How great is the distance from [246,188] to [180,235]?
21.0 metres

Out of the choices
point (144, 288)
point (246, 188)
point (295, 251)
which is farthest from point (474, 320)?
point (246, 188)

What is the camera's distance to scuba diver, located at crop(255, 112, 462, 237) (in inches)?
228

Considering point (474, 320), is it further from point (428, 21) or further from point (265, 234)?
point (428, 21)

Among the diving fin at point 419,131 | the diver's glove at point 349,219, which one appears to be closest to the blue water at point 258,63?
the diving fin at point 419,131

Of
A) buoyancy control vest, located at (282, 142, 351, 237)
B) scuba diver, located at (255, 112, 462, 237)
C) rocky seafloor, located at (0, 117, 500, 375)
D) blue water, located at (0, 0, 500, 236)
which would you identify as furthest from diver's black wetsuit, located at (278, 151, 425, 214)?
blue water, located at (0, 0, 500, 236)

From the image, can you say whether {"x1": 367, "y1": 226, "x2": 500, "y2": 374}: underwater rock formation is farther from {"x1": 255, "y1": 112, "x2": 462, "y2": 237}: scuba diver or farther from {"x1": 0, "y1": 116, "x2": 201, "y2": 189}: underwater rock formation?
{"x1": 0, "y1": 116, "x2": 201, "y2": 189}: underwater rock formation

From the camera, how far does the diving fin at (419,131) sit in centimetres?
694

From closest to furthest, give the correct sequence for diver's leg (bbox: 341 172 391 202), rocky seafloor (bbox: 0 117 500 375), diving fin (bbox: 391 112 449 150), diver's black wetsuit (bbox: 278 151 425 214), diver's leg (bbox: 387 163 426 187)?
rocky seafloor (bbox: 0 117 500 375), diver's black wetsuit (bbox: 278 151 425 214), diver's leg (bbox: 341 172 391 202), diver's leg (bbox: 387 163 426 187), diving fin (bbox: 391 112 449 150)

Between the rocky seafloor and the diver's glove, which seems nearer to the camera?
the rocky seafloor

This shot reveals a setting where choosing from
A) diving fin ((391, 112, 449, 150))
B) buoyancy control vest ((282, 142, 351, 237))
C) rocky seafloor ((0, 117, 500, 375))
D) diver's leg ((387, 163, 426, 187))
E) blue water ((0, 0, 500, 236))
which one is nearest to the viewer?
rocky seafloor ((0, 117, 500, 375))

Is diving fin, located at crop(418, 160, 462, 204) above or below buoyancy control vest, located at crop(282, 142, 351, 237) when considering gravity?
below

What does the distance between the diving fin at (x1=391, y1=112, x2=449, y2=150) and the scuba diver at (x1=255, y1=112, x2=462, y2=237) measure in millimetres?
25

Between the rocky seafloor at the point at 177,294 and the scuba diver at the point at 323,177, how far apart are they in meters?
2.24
+++
→ **Énoncé du problème**
Mettez à l'échelle les lignes allant de celle qui contient "Is diving fin, located" jusqu'à la fin du matériel, bornes comprises. Recopiez-les en entier en multipliant par 1,7 chaque distance donnée en réponse, et arrondissez au même nombre de décimales que l'original, les demies étant arrondies vers le haut.

→ **Réponse attendue**
Is diving fin, located at crop(418, 160, 462, 204) above or below buoyancy control vest, located at crop(282, 142, 351, 237) when considering gravity?
below

What does the distance between the diving fin at (x1=391, y1=112, x2=449, y2=150) and the scuba diver at (x1=255, y1=112, x2=462, y2=237) measure in millimetres?
43

Between the rocky seafloor at the point at 177,294 and the scuba diver at the point at 323,177, how far apart are they in meters?
3.81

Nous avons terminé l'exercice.